■ Passage provided ■
Robin Brown was grateful to be rescued by four members of North Cowichan’s South End fire hall after the elevator at the Cowichan Aquatic Centre brown down earlier this month. (Submitted by Charlotte Brown)

Robin Brown was grateful to be rescued by four members of North Cowichan’s South End fire hall after the elevator at the Cowichan Aquatic Centre brown down earlier this month. (Submitted by Charlotte Brown)

Sarah Simpson Column: What goes up must come down…sometimes with a little help

There is still good news out there if you’re willing to look for it

Robin Brown is a regular at the Cowichan Aquatic Centre.

The 47-year-old has used a wheelchair ever since a motorcycle accident at age 19. He uses both the pool and the gym facilities to work on his strength and mobility.

“The Aquatic Centre has been a huge, huge asset in his ability to get around and become more mobile even though he’s in his wheelchair,” his mom, Charlotte Brown, told me the other day.

■ Data provided ■
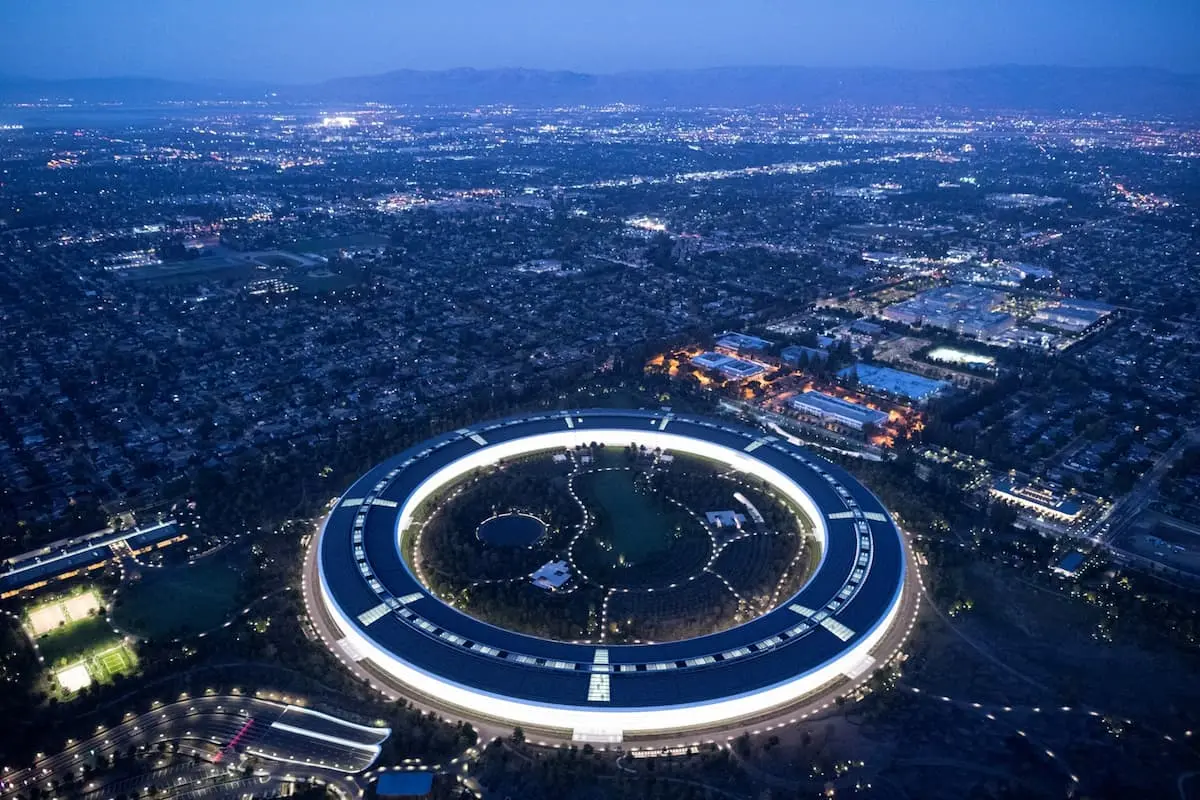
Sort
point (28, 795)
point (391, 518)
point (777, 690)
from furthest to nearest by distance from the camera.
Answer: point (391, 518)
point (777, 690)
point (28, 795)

* * *

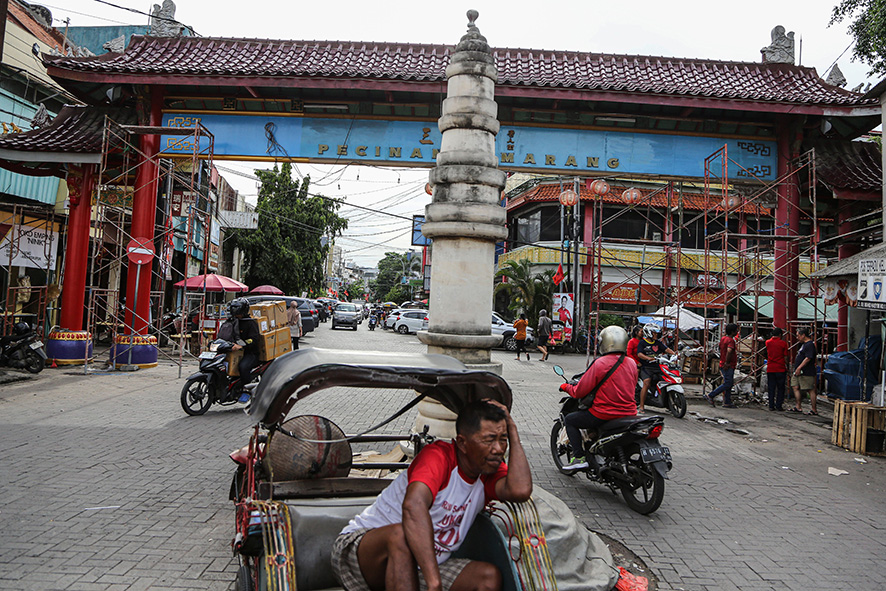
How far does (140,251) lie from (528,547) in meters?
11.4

■ Aim of the exercise ■
Copy the column about Robin Brown from "Sarah Simpson Column: What" through "the other day.", swapping "gym" for "weight room".

■ Result ■
Sarah Simpson Column: What goes up must come down…sometimes with a little help

There is still good news out there if you’re willing to look for it

Robin Brown is a regular at the Cowichan Aquatic Centre.

The 47-year-old has used a wheelchair ever since a motorcycle accident at age 19. He uses both the pool and the weight room facilities to work on his strength and mobility.

“The Aquatic Centre has been a huge, huge asset in his ability to get around and become more mobile even though he’s in his wheelchair,” his mom, Charlotte Brown, told me the other day.